▸ DESCRIPTION OF THE TASK: Copy out each of the following entries word for word, without changing any of them.

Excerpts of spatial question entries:
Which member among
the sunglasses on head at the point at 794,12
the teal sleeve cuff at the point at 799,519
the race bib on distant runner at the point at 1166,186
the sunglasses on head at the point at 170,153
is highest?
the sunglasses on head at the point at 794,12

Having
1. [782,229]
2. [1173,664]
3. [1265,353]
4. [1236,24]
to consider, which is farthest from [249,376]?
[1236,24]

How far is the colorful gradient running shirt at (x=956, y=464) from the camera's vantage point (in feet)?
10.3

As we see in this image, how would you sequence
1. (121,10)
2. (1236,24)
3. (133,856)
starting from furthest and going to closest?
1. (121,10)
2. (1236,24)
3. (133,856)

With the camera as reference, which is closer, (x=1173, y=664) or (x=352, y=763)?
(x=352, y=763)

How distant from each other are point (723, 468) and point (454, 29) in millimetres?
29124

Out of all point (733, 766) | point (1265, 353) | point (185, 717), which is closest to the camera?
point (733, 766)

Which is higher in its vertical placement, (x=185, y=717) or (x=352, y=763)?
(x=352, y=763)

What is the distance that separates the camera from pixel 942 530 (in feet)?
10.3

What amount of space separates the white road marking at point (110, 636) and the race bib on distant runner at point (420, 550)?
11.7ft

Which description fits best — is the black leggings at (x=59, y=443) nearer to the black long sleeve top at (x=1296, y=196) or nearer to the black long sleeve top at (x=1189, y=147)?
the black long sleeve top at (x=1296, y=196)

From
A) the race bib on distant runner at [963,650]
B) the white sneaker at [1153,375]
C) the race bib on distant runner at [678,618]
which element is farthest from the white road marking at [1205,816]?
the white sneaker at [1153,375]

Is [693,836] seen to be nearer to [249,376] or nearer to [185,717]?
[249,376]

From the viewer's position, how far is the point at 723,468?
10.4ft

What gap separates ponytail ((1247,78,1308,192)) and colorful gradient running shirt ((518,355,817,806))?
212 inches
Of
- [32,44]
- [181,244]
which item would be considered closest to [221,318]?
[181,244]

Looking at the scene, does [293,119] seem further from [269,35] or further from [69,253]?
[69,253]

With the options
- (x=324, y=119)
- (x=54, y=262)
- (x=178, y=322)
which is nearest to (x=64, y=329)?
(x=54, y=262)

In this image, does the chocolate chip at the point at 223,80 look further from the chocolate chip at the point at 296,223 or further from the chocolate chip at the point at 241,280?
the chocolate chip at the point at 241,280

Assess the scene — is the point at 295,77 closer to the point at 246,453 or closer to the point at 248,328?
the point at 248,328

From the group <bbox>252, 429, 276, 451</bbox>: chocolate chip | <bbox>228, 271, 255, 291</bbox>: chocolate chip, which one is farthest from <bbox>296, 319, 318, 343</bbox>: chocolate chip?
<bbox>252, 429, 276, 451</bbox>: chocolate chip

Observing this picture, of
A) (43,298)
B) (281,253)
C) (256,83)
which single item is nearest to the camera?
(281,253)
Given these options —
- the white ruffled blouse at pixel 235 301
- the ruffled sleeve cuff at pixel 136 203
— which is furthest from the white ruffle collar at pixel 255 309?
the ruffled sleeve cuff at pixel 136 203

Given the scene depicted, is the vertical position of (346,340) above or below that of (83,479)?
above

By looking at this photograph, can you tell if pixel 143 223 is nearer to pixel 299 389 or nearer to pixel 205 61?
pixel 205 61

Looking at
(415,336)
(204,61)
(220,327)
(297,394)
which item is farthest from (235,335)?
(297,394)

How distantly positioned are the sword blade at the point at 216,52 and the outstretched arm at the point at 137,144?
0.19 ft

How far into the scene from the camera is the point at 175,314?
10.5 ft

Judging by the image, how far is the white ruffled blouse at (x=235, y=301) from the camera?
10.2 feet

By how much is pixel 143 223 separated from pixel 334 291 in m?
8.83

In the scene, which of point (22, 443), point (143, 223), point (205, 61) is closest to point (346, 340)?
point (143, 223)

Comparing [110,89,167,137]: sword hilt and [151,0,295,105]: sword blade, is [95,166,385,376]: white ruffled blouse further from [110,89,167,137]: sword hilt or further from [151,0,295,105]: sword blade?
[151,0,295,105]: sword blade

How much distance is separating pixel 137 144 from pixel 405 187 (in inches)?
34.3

▸ SOLUTION FOR THIS PROBLEM:
Which member among
the sunglasses on head at the point at 794,12
the teal sleeve cuff at the point at 799,519
the race bib on distant runner at the point at 1166,186
the sunglasses on head at the point at 170,153
is highest?
the sunglasses on head at the point at 794,12

Having
1. [782,229]
2. [1173,664]
3. [1265,353]
4. [1236,24]
to consider, which is farthest from [249,376]?
[1236,24]

How far is the colorful gradient running shirt at (x=956, y=464) from the camera's vantage point (in feet)?
10.3

As we see in this image, how would you sequence
1. (121,10)
2. (1236,24)
3. (133,856)
starting from furthest and going to closest?
1. (121,10)
2. (1236,24)
3. (133,856)

With the camera as reference, which is closer, (x=1173, y=664) or (x=352, y=763)?
(x=352, y=763)

How distant from each other are point (723, 468) and point (454, 29) in millimetres?
29124

Out of all point (733, 766) | point (1265, 353) | point (185, 717), which is closest to the camera?
point (733, 766)

Which is higher in its vertical placement, (x=185, y=717) or (x=352, y=763)?
(x=352, y=763)

What is the distance that separates the camera from pixel 942 530 (in feet)?
10.3

What amount of space separates the white road marking at point (110, 636) and the race bib on distant runner at point (420, 550)?
11.7ft

Which description fits best — is the black leggings at (x=59, y=443) nearer to the black long sleeve top at (x=1296, y=196) or nearer to the black long sleeve top at (x=1189, y=147)?
the black long sleeve top at (x=1296, y=196)

From
A) the race bib on distant runner at [963,650]
B) the white sneaker at [1153,375]
C) the race bib on distant runner at [678,618]
which element is farthest from the white road marking at [1205,816]?
the white sneaker at [1153,375]

Is [693,836] seen to be nearer to [249,376] or nearer to [185,717]?
[249,376]

From the viewer's position, how far is the point at 723,468?
10.4ft

What gap separates ponytail ((1247,78,1308,192)) and colorful gradient running shirt ((518,355,817,806))?
212 inches
Of
- [32,44]
- [181,244]
which item would be considered closest to [221,318]?
[181,244]

Looking at the scene, does [293,119] seem further from [269,35] or further from [69,253]?
[69,253]

With the options
- (x=324, y=119)
- (x=54, y=262)
- (x=178, y=322)
which is nearest to (x=64, y=329)?
(x=54, y=262)

In this image, does the chocolate chip at the point at 223,80 look further from the chocolate chip at the point at 296,223 or further from the chocolate chip at the point at 241,280?
the chocolate chip at the point at 241,280

Assess the scene — is the point at 295,77 closer to the point at 246,453 or closer to the point at 248,328?
the point at 248,328

From the group <bbox>252, 429, 276, 451</bbox>: chocolate chip | <bbox>228, 271, 255, 291</bbox>: chocolate chip, which one is farthest from <bbox>296, 319, 318, 343</bbox>: chocolate chip?
<bbox>252, 429, 276, 451</bbox>: chocolate chip

Observing this picture, of
A) (43,298)
B) (281,253)
C) (256,83)
which single item is nearest to the camera?
(281,253)
Given these options —
- the white ruffled blouse at pixel 235 301
- the ruffled sleeve cuff at pixel 136 203
— which is furthest from the white ruffle collar at pixel 255 309?
the ruffled sleeve cuff at pixel 136 203

Given the scene depicted, is the vertical position of (346,340) above or below that of (83,479)?
above

By looking at this photograph, can you tell if pixel 143 223 is nearer to pixel 299 389 or nearer to pixel 205 61?
pixel 205 61

Looking at
(415,336)
(204,61)
(220,327)
(297,394)
which item is farthest from (235,335)?
(297,394)

How distantly positioned are the sword blade at the point at 216,52 and the outstretched arm at the point at 137,144?
0.19 ft

How far into the scene from the camera is the point at 175,314?
10.5 ft

Judging by the image, how far is the white ruffled blouse at (x=235, y=301) from the camera?
10.2 feet

By how much is pixel 143 223 separated from pixel 334 291 in m?
8.83

In the scene, which of point (22, 443), point (143, 223), point (205, 61) is closest to point (346, 340)?
point (143, 223)

Comparing [110,89,167,137]: sword hilt and [151,0,295,105]: sword blade, is [95,166,385,376]: white ruffled blouse further from [110,89,167,137]: sword hilt or further from [151,0,295,105]: sword blade?
[151,0,295,105]: sword blade

How much distance is separating pixel 137 144 from pixel 405 187 (in inches)?
34.3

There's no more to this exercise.